## Records shown

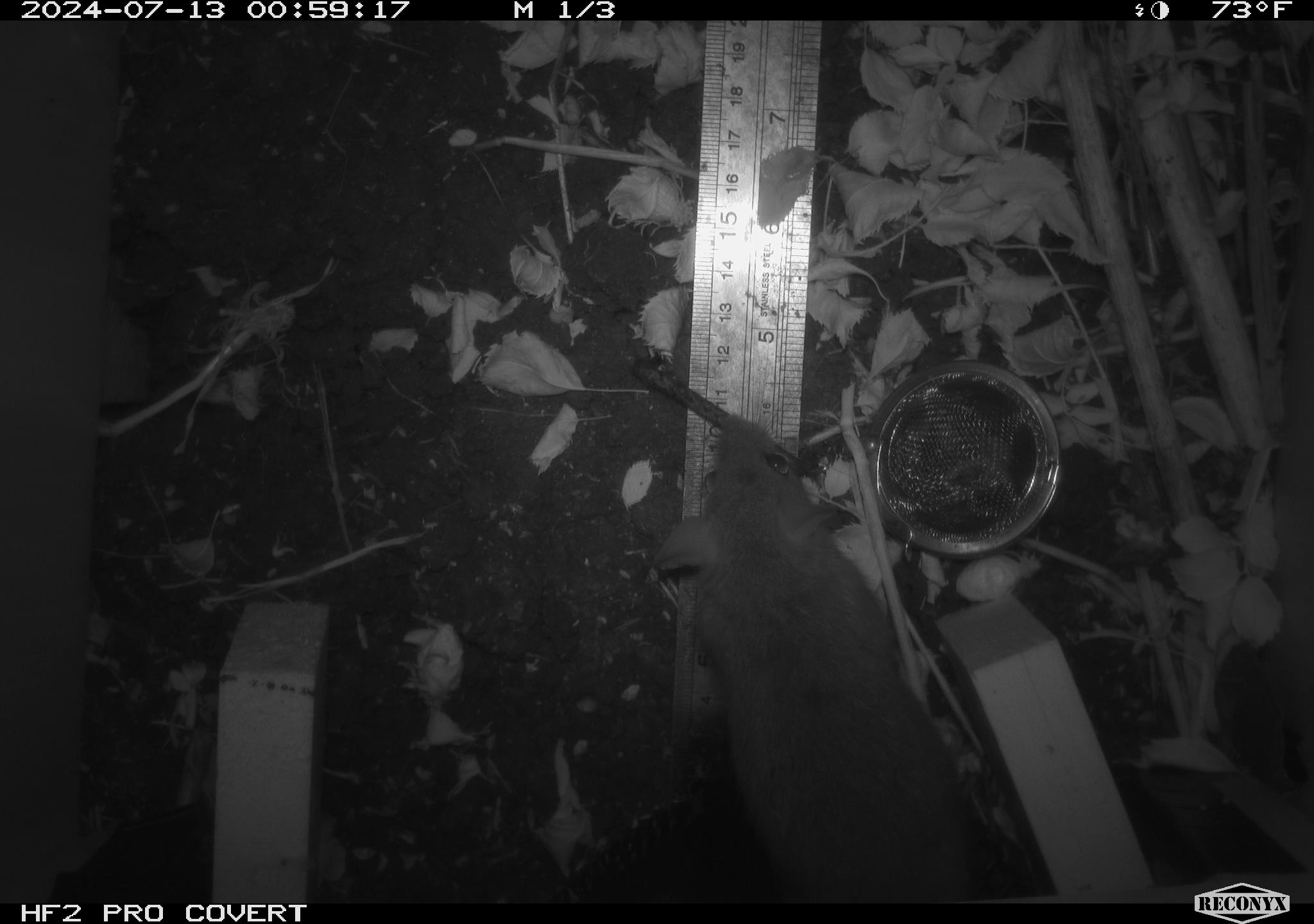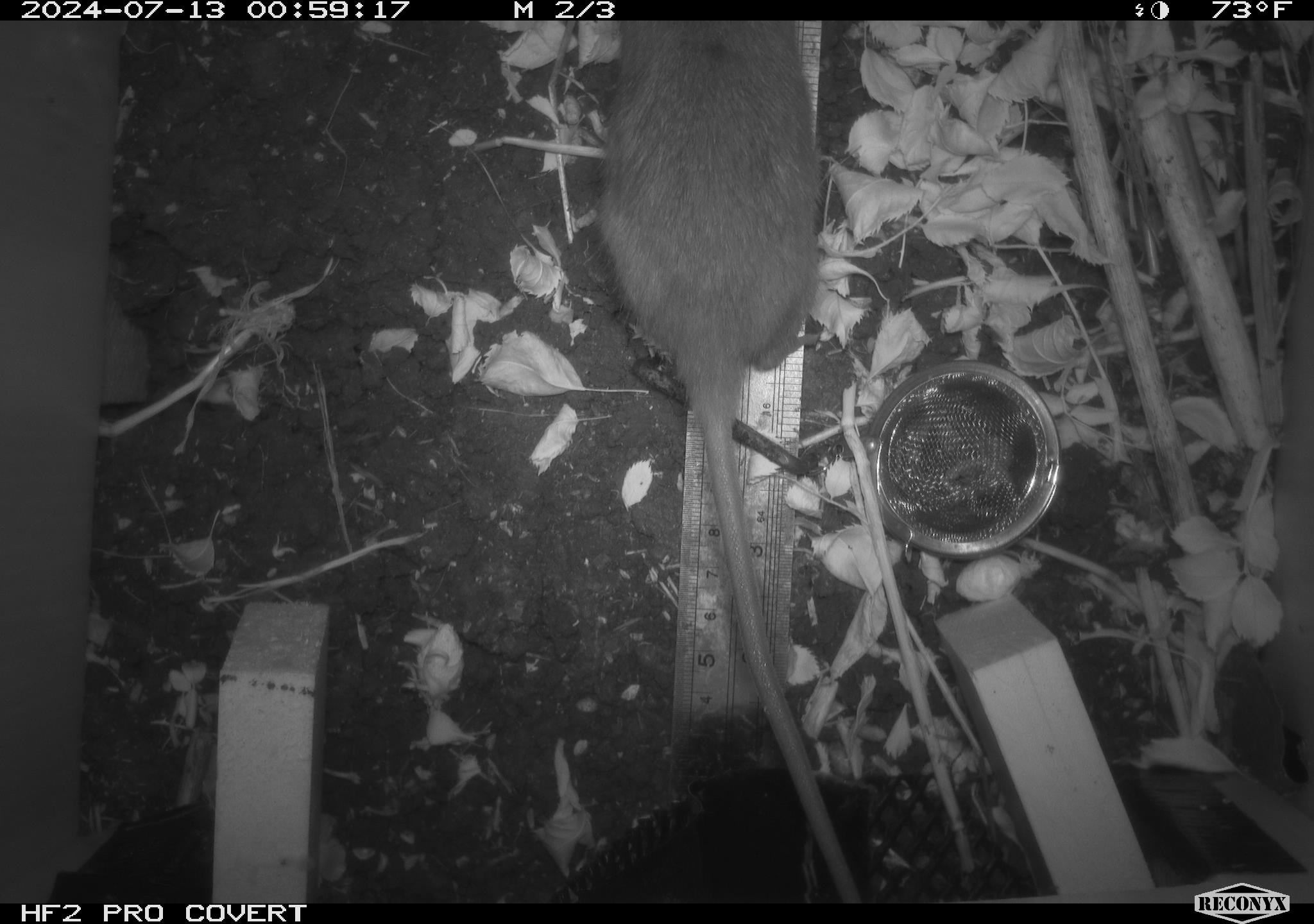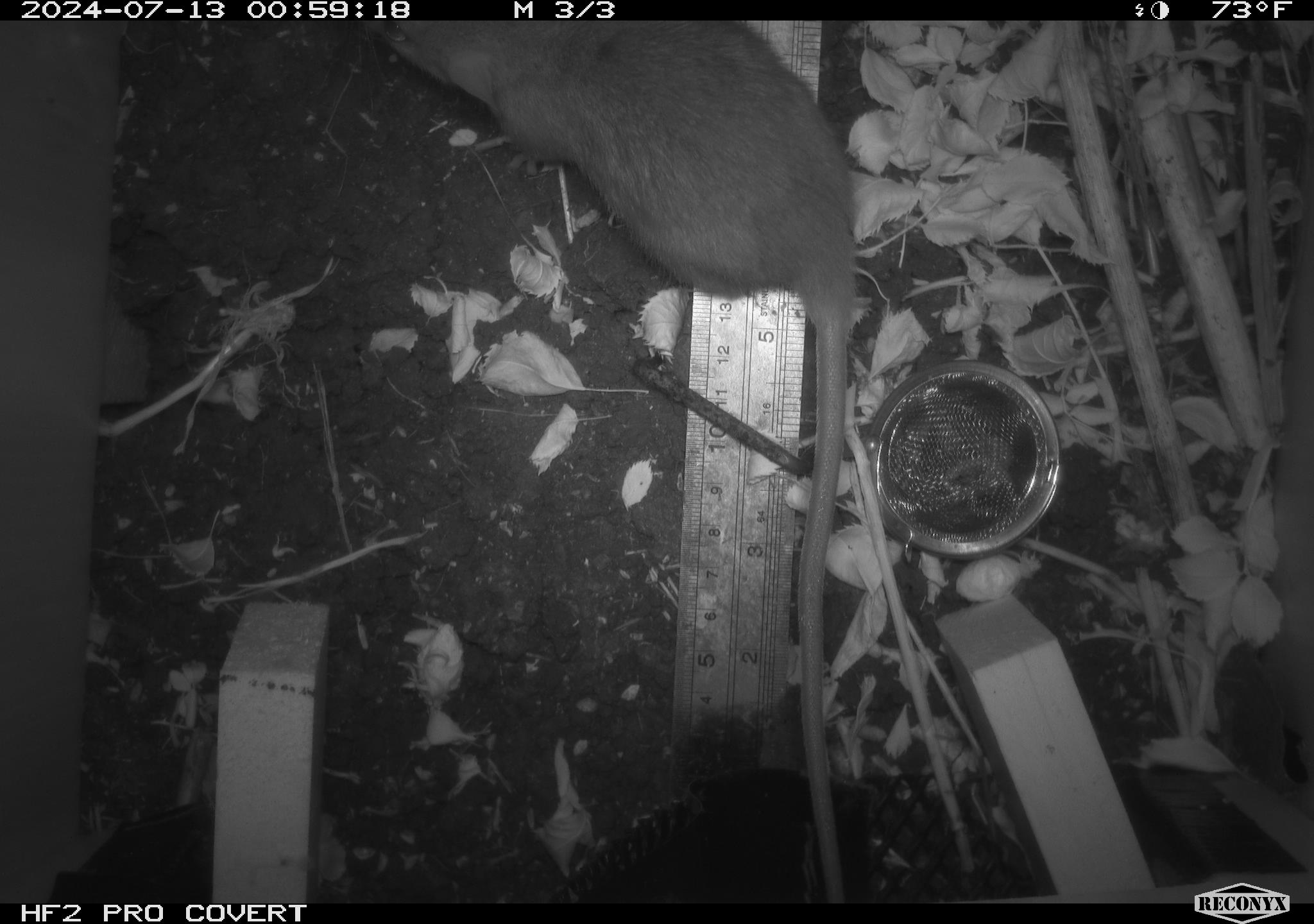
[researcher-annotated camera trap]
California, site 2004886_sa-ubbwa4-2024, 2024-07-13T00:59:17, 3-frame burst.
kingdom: Animalia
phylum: Chordata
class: Mammalia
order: Rodentia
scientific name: Rodentia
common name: woodrat or rat or mouse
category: woodrat or rat or mouse species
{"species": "woodrat or rat or mouse species (woodrat or rat or mouse) (Rodentia)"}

## Problem details
Pictures are not part of the copy. Please reproduce the material word for word.

## Result
[researcher-annotated camera trap]
California, site 2004886_sa-ubbwa4-2024, 2024-07-13T00:59:17, 3-frame burst.
kingdom: Animalia
phylum: Chordata
class: Mammalia
order: Rodentia
scientific name: Rodentia
common name: woodrat or rat or mouse
category: woodrat or rat or mouse species
{"species": "woodrat or rat or mouse species (woodrat or rat or mouse) (Rodentia)"}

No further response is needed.